James Carr enlisted a group of fellow travelers to define a list of TDD Antipatterns, errors in judgement common in TDD practice. He provided an initial list for us to base our work on, and did a very fine job of filtering out the duplicates and near-duplicates, providing catchy names, and writing up the result. Note that his list is longer than ours since we have a terseness constraint. Read the full list.

I wish I had thought of it first.

  • The Liar is a test that runs, but does not test what it claims to test. It could be named after a class, but actually be testing another. The test might be called ShouldNotThrowExceptionsForPositiveValues, but actually use the natural numbers less than 5. Liars give a false sense of security.
  • Excessive Setup is common when the architecture is badly coupled and mocking is not well-used. This is often evidence of insufficient pre-factoring. A little dependency injection and a little interface use can go a long way. This is also common when programmers give in to the urge to test software "in context." One hopes that when they get to the assert they'll remember what scenario they were testing.
  • The Giant is a single test that tests more than a single scenario. It may have excessive setup, but then follow with a large number of manipulations and assertions. It may test entire subsystems. Adding a new assertion requires a programmer to reverse-engineer his way through the Giant to find an assertion insertion point, and requries the programmer to exercise care to not leave side-effects that will cause the last half of the Giant to fail. Giants are ticklish and hard to understand.
  • The Mockery is a real piece of work. A pair/team/programmer has actually replaced the system under test with a test double. The test proves only that the mocks worked as expected.
  • Generous Leftovers are left behind by tests that dont clean up after themselves and cause later tests to fail when run in the suite but not when run in isolation. The leftovers are typicall in static memory, on disk, in a database (for shame!) or some other persistent store. When leftovers are found, it's often puzzling whose they are, and what they are.
  • Local Hero is a test that runs well, and tests a system well, but only passes on the author's machine or network.
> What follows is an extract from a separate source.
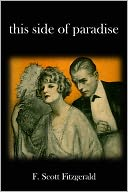 This Side of Paradise by F. Scott Fitzgerald: NOOK Book Cover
Being environmentally-sensitive, such tests fail for peers and CI systems. Typical failures involve hardcoded paths, locally-installed libraries, and OS-specific assumptions.
  • The Loudmouth is a test that produces copious output. It is like the boor at the party who thinks every trivial event in his live is worthy of an epic tale. At one time, the loudmouth's story may have been worth hearing, but now it's just idle chatter that gets in the way of a real conversation with more interesting guests/tests.
  • The Secret Catcher is a test that seems to do nothing at all, but is secretly (implicitly) depending on any errors to produce exceptions. The fact that the code executed without exception is expected to evidence that the code works. These tests can eventually be reverse-engineered by every programmer on the team. Failure of the test always results in code spelunking, an unpopular passtime.
  • The Hidden Dependency is a test that secretly requires setup that is not present in the test itself. Perhaps it requires a certain data setup script, or a change in a configuration file, or another test to have already run with generous leftovers. Hidden Dependency tests are a special kind of evil.
  • The Stranger is a perfectly good test in a perfectly wrong place. It is not a liar, it's just not testing the same system (SUT) that the other tests are testing. Strangers don't cause problem except when you're looking for tests for class X and it's hiding among the tests for class Y.
  • Success Against All Odds is a test that will always pass, no matter what. Due to a series of missteps, the test won't fail even if the code is wrong. Often these turn into complicated indirect versions of "assert true == true" or "false == false". These can be a variation on Mockery or The Liar. It is likely that a test with Success Against All Odds was written as a green test, without ever having seen the "red" part of the Red->Green->Refactor loop.
  • The Slow Poke is a test that takes too long to run. If you have 15000 tests, and you want them to run in less than 45 seconds, you have a budget of 0.003 seconds per test. A five-second test will cause some irritation. A few 10-second tests will make people think twice about running the tests at all. A test that takes a minute is unlikely to ever be run by a programmer. Imagine what hell awaits the author of some of the three-to-ten minute monstrosities that exist in the wild! In a TDD shop, slow pokes cannot be tolerated. Note that many slow pokes are also Giants with Excessive Setup. Be warned.
Tim recommends that readers follow the link to the original article, which covers more territory than the index card can allow.

What is missing?

We have dozens more cards we can write and post, so were not running short on ideas even though we can be short on time to get them all written up. Still, I wonder, if you could pick the next card for me, what would you want it to be about? Is there an area we've not addressed at all? Topics of interest to you that might be interesting to others? Guest authors we should contact? I'm all ears.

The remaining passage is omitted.